Udah, Jadi Cewek Ga Usah Pintar-Pintat Amat lah!
- Suci Wulandari putri
- Dec 21, 2019
- 2 min read
Pandemi covid 19 yang terjadi di Indonesia saat ini begitu mengkhawatirkan. Tidak hanya bagi pemerintah, tenaga medis, dosen, siswa maupun mahasiswa, atau bahkan amang-amang jualan cilok di pengkolan sekalipun. Tapi ada yang lebih khawatir jika pandemi ini tak juga kunjung berakhir. Ia adalah ibu rumah tangga. Terlepas dari tugas rumahan, mereka juga merangkap sebagai guru untuk anak-anak mereka karena kegiatan belajar mengajar di sekolahan saat ini dialihkan ke rumah masing-masing dengan sistem belajar daring.
“ Saya ga paham materi pelajaran anak, yang seharusnya belajar dan mengerjakan pr itu, ya anak saya. Ini kok malah saya yang jadinya belajar ke gurunya ”
“Ini seharunya tugas ibu guru ngajarin anak-anak, bukan malah saya yang turun tangan, saya kan ga ngerti”

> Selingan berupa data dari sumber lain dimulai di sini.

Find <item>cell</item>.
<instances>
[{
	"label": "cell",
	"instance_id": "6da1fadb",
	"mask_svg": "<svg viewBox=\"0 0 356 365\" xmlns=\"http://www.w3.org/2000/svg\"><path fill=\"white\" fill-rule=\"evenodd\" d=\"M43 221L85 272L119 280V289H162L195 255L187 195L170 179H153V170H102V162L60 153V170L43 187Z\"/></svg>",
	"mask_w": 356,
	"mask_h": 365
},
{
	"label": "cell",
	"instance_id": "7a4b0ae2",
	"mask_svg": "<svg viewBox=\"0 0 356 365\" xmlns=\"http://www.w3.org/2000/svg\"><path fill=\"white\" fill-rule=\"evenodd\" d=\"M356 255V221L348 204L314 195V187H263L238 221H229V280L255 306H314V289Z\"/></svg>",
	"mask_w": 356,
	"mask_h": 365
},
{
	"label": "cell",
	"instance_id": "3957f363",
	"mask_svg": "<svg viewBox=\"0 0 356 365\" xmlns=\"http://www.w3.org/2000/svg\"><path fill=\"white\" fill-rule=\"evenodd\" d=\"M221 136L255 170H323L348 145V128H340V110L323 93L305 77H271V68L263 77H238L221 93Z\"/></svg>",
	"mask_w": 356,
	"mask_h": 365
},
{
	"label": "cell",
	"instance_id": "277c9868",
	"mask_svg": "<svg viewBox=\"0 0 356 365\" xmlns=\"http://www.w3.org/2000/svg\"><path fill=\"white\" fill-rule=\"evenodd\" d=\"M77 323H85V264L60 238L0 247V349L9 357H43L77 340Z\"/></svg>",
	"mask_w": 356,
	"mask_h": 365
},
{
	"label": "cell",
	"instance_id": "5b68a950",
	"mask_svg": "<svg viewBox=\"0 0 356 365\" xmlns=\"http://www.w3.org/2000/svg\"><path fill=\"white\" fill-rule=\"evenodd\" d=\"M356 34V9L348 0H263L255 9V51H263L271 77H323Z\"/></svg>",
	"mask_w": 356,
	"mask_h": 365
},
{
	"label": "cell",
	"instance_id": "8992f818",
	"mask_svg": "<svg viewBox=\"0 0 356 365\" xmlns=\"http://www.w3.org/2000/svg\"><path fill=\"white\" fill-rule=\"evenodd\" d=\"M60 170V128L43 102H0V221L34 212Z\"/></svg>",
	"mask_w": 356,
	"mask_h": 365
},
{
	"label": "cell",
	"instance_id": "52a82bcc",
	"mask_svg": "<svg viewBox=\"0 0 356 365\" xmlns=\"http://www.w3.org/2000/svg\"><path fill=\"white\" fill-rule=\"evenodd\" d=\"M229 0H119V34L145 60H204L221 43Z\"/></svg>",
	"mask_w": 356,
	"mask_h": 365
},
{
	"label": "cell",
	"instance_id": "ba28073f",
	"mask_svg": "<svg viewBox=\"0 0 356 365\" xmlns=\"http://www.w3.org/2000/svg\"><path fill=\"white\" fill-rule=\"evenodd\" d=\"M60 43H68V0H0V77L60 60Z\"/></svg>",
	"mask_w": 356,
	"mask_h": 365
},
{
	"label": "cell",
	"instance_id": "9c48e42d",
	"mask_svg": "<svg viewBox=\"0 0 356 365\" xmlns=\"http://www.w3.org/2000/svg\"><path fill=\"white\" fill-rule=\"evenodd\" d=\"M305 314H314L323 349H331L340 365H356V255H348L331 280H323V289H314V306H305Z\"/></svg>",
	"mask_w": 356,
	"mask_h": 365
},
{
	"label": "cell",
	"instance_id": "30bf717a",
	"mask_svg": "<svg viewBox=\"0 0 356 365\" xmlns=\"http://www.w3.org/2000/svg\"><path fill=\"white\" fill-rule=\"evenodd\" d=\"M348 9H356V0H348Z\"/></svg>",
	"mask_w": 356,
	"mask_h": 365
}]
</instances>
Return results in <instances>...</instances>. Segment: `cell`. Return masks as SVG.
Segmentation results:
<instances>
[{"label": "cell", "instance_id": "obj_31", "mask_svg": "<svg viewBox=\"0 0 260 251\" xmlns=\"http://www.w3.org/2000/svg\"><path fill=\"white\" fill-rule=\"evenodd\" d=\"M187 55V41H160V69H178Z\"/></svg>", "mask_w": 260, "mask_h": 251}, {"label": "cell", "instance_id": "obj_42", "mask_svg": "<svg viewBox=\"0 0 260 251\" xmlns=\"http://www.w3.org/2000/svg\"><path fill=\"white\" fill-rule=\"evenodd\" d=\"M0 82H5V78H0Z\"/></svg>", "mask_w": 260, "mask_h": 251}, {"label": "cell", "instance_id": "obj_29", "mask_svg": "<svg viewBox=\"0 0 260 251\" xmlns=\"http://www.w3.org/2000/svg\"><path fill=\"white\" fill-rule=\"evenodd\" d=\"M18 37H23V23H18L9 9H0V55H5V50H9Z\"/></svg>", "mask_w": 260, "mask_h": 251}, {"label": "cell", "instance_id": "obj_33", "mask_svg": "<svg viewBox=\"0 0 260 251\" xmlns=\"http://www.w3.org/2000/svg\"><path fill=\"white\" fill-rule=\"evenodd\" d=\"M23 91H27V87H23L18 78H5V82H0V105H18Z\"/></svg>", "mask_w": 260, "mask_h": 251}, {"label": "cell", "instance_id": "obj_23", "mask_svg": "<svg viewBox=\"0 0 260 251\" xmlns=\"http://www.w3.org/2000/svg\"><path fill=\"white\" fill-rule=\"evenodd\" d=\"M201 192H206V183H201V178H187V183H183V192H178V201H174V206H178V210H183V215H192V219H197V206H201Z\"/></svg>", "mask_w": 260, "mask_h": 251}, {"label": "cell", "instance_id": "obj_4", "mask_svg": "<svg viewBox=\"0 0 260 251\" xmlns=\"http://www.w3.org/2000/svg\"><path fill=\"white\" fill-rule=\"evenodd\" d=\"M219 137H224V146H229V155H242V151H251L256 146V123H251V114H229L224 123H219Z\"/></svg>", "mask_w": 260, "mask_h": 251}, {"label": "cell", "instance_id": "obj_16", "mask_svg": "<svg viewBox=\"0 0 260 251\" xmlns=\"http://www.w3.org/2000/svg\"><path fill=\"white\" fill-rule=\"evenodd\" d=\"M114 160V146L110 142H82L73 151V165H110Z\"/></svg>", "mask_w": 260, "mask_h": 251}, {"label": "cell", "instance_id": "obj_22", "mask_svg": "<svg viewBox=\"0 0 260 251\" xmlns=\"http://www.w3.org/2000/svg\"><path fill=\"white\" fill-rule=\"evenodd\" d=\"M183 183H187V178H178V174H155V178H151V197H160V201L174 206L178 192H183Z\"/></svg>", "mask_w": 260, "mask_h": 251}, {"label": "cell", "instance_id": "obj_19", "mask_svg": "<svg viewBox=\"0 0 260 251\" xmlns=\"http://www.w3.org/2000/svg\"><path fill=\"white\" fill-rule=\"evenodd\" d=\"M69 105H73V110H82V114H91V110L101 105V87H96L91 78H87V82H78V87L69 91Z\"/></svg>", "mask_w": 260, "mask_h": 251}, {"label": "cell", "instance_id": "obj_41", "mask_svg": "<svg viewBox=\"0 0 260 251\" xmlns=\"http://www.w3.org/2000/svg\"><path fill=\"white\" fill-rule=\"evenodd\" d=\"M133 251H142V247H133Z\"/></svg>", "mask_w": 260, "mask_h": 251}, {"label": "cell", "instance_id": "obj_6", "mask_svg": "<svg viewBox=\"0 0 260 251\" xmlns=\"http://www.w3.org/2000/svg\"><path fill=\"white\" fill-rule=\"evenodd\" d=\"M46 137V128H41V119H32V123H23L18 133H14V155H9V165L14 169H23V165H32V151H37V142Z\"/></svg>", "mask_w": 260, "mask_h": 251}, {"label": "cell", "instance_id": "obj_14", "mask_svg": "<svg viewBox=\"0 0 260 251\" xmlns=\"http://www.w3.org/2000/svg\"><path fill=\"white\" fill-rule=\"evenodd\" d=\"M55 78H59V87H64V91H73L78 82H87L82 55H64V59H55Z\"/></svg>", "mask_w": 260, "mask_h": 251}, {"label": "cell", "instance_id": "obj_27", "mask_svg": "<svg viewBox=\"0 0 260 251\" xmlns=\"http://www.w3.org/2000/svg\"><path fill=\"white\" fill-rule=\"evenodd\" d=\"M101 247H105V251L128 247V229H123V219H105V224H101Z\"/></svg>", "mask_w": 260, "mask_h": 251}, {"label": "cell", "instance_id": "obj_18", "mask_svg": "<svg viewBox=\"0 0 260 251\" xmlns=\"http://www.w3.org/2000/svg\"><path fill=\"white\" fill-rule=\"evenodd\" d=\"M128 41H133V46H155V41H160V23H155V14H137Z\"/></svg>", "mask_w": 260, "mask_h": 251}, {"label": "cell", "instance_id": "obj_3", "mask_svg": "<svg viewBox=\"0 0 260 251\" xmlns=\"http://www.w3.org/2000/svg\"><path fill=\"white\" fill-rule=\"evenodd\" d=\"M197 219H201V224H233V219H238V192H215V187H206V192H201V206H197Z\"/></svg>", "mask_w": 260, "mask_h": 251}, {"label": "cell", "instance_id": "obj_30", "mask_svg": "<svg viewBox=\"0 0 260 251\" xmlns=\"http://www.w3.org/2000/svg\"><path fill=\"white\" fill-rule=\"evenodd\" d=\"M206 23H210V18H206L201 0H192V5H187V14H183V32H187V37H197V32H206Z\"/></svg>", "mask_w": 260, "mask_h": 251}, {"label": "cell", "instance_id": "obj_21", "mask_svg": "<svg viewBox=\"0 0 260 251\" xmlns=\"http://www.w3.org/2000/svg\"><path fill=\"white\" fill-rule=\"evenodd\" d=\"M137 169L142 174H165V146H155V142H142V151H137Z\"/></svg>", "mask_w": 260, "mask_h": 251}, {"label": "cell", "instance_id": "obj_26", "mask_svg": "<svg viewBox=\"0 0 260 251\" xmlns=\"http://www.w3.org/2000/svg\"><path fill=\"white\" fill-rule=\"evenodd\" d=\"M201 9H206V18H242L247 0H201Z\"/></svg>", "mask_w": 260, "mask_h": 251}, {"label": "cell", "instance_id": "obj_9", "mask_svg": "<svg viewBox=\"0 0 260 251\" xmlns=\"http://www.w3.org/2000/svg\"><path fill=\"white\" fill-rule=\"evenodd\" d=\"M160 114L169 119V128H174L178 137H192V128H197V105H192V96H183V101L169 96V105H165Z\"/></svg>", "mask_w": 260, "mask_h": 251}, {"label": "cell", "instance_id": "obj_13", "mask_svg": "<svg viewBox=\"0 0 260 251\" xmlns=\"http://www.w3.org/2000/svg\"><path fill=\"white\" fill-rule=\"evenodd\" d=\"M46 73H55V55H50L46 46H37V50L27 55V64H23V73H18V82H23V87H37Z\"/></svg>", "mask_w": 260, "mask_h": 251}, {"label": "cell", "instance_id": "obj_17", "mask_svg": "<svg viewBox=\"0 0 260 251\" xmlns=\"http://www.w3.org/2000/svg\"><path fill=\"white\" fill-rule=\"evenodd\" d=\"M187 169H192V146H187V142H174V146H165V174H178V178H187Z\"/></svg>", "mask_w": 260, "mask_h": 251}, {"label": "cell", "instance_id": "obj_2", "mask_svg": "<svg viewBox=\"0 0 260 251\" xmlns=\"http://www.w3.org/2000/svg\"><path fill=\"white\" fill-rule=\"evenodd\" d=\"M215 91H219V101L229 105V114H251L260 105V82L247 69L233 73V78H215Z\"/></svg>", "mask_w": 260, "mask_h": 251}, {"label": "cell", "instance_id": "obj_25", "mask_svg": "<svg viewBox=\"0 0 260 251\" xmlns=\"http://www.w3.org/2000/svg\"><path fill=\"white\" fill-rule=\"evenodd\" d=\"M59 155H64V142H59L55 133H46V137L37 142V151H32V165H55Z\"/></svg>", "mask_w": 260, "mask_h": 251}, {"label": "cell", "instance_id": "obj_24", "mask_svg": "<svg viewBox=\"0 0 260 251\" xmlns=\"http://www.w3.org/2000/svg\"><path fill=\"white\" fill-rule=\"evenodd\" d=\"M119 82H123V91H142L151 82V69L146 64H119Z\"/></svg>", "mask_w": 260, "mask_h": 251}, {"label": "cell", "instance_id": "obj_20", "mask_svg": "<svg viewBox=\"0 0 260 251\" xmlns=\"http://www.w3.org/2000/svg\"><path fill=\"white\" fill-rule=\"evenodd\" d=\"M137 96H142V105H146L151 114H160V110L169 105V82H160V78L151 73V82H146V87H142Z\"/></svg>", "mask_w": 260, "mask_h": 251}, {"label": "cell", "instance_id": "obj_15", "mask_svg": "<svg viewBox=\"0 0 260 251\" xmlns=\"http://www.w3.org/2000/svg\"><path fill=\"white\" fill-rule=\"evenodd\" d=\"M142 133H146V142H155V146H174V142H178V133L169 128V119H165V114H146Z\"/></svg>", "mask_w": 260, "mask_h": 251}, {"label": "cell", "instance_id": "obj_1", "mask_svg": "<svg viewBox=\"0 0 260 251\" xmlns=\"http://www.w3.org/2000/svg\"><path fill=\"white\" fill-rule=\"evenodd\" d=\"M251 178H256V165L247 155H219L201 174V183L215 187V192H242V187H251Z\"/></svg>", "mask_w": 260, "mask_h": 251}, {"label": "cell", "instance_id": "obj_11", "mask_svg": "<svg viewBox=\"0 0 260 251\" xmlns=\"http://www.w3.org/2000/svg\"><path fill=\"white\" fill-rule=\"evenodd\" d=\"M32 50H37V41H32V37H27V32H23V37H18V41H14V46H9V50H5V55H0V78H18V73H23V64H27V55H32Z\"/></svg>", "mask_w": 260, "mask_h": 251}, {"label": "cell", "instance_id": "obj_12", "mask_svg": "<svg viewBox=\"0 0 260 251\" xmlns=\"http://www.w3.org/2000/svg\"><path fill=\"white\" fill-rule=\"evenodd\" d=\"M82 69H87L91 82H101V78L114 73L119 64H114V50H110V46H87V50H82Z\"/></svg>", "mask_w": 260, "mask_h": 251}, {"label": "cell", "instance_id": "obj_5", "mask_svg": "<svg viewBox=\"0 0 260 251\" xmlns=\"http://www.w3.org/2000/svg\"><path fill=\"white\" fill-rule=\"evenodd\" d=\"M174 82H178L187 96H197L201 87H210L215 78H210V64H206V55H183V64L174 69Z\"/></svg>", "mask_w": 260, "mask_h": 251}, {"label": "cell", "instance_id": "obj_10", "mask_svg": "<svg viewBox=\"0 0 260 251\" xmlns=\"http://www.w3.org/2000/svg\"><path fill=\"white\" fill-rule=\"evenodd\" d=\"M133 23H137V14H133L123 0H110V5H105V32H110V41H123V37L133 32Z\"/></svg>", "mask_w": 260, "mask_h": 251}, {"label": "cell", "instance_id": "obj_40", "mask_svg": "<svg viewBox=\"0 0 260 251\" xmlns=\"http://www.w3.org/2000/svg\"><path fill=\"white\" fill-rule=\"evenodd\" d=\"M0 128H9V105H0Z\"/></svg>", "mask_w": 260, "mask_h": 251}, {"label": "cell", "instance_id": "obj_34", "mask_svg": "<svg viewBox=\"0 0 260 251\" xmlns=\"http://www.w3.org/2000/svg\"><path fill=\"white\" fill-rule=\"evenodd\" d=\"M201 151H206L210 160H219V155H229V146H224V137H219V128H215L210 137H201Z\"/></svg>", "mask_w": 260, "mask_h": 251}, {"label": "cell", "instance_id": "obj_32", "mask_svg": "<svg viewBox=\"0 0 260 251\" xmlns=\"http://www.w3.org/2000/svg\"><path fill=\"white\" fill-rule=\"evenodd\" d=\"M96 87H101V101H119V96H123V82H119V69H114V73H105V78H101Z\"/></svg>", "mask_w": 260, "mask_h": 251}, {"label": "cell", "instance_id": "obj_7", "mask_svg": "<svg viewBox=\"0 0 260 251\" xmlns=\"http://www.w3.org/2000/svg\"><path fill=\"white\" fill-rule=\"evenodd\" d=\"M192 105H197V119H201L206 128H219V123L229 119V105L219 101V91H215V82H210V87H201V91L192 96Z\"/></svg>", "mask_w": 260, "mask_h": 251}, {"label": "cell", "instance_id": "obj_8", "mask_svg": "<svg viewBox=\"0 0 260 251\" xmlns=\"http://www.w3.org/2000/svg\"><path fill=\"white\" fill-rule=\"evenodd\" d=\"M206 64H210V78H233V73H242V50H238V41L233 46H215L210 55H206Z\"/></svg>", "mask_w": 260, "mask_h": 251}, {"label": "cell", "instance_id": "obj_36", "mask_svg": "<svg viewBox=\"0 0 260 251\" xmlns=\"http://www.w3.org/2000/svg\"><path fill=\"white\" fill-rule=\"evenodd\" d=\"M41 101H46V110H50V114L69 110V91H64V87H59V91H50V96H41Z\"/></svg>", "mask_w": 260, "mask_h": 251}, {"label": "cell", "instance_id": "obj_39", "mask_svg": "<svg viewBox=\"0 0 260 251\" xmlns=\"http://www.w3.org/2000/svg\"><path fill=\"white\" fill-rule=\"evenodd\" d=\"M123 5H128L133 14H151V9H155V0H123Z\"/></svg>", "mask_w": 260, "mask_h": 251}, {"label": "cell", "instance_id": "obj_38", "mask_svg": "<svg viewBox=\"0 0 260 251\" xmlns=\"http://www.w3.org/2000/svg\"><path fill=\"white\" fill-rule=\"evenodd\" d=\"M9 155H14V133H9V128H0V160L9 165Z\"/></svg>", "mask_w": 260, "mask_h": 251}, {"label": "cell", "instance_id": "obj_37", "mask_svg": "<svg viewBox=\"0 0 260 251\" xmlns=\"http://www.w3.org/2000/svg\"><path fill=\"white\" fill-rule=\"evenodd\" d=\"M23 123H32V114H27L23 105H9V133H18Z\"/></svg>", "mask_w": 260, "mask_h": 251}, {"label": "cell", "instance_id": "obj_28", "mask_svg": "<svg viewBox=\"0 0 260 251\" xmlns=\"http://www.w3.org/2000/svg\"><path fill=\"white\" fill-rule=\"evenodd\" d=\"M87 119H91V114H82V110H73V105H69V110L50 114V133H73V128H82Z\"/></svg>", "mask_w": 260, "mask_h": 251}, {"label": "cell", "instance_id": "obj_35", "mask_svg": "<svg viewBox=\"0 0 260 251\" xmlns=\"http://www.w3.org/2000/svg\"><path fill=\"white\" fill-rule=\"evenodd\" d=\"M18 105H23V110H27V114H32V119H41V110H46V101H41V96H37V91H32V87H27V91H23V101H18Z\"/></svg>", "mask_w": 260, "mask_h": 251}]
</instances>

“Bu guru, kapan sekolah dimulai? Saya pusing ga ngerti gimana ngajarin materi ke anak-anak”
Ya itulah sebagain besar keluh kesah ibu-ibu orang tua murid yang saya temui dari salah satu chat Whatsapp group orang tua murid dan guru yang menjadi perantara belajar untuk anak mereka. Itu hanya beberapa keluhan dari banyak keluhan lainnya yang dilontarkan oleh orangtua murid saat ini.
Mendengar banyaknya keluhan yang terngiang di telinga saya menjadi bukti bahwa peran perempuan setelah menikah dan punya anak nantinya, tidak hanya berkutat di sumur, dapur, dan kasur saja. Banyak aspek serta kewajiban seorang perempuan ketika ia memutuskan untuk berkeluarga dan berkomitmen untuk punya anak bersama sang suami nantinya. Peran kedua belah pihak ini sangat penting untuk masa depan serta tumbuh kembang kecerdasan anaknya. Pada dasarnya ibu adalah sekolah pertama untuk anak-anaknya. Jadi sudah sewajarnya mereka mendampingi anak-anaknya dalam belajar. Itulah kenapa ilmu dan kecerdasan seorang perempuan sangat berguna nantinya untuk mendidik anak-anaknya kelak.
Melihat situasi yang terjadi saat ini mengingatkan saya pada pernyataan yang sempat menjadi perbincangan di twitter, yaitu :
“Jadi perempuan, gausah pinter-pinter banget, gausah terlalu tinggi sekolahnya, ntar susah dapet jodoh karena cowoknya minder”
Hei perempuan, betapa kuno dan tidak berpikir logisnya kalian kalau sekiranya ikut mengamini pernyataan itu. Keadaan sekarang yang mengharuskan anak-anak untuk belajar di rumah dengan dampingan orang tua adalah salah satu bukti bahwa isi otakmu sangat diperlukan untuk membimbing anak saat belajar. Jadi tidak ada lagi pernyataan :
“ngapain sekolah tinggi-tinggi, ujung-ujungnya jadi ibu rumah tangga juga”
Ada yang salah dengan ibu rumah tangga? Tentu saja tidak. Yang menjadi permasalahan ialah konsep ibu rumah tangga yang tertanam dalam pikiran setiap orang. Jika definisi ibu rumah tangga sekedar memasak, menyapu rumah, mencuci piring dan baju, pembantu rumah tangga di rumah kalian pun juga bisa melakukanya. Lalu, apa bedanya?
Ada atau tidak adanya kegiatan di sekolah, peran perempuan sebagai ibu sangat penting untuk berbagi ilmu dengan anaknya. Hal ini bukan berarti peran sang ayah tidak penting di sini. Oleh karena itu sudah tidak zamannya lagi konsep rumah tangga yang harmonis itu : ibu memasak di dapur, ayah membaca koran sembari minum teh di teras rumah, dan sang anak belajar sendiri di meja belajar. Itu hanya terjadi di iklan-iklan teh kantong, atau biskuit yang sering dilihat di televisi, wahai people~.